[Exercise prompt]:
Put the entries from the line with "How much distance" through the final line into a Markdown table with the columns Row and Line, numbering each row and omitting blank lines.

[Records supplied]:
════════

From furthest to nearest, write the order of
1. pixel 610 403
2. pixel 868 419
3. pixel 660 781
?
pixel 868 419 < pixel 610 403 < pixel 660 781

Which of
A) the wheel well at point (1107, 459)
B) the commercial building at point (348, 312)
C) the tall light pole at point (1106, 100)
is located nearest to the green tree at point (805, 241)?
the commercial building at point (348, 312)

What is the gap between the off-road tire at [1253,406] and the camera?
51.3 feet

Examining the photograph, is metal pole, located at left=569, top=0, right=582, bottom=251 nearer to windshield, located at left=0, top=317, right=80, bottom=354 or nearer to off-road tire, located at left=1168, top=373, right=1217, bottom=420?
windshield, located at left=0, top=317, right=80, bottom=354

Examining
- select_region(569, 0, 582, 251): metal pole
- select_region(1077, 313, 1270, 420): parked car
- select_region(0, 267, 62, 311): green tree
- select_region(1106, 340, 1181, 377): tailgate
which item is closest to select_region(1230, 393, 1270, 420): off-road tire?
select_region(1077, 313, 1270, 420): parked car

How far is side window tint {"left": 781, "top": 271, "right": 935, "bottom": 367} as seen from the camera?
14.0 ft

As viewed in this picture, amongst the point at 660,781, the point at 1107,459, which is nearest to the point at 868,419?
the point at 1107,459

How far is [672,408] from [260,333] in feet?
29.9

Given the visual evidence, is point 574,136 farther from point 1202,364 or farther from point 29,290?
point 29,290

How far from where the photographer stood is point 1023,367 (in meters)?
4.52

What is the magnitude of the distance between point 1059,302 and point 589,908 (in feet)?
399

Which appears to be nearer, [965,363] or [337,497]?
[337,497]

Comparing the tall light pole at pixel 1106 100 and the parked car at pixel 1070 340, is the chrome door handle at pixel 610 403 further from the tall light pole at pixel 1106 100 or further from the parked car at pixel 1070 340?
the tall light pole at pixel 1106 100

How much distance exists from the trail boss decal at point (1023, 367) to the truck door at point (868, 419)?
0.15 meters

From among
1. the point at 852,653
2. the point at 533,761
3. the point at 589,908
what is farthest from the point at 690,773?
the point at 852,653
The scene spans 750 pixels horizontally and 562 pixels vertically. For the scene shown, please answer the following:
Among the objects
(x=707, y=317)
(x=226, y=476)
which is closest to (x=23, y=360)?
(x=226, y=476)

════════

[Solution for this task]:
| Row | Line |
|---|---|
| 1 | How much distance exists from the trail boss decal at point (1023, 367) to the truck door at point (868, 419)? |
| 2 | 0.15 meters |
| 3 | From among |
| 4 | 1. the point at 852,653 |
| 5 | 2. the point at 533,761 |
| 6 | 3. the point at 589,908 |
| 7 | what is farthest from the point at 690,773? |
| 8 | the point at 852,653 |
| 9 | The scene spans 750 pixels horizontally and 562 pixels vertically. For the scene shown, please answer the following: |
| 10 | Among the objects |
| 11 | (x=707, y=317) |
| 12 | (x=226, y=476) |
| 13 | which is closest to (x=23, y=360)? |
| 14 | (x=226, y=476) |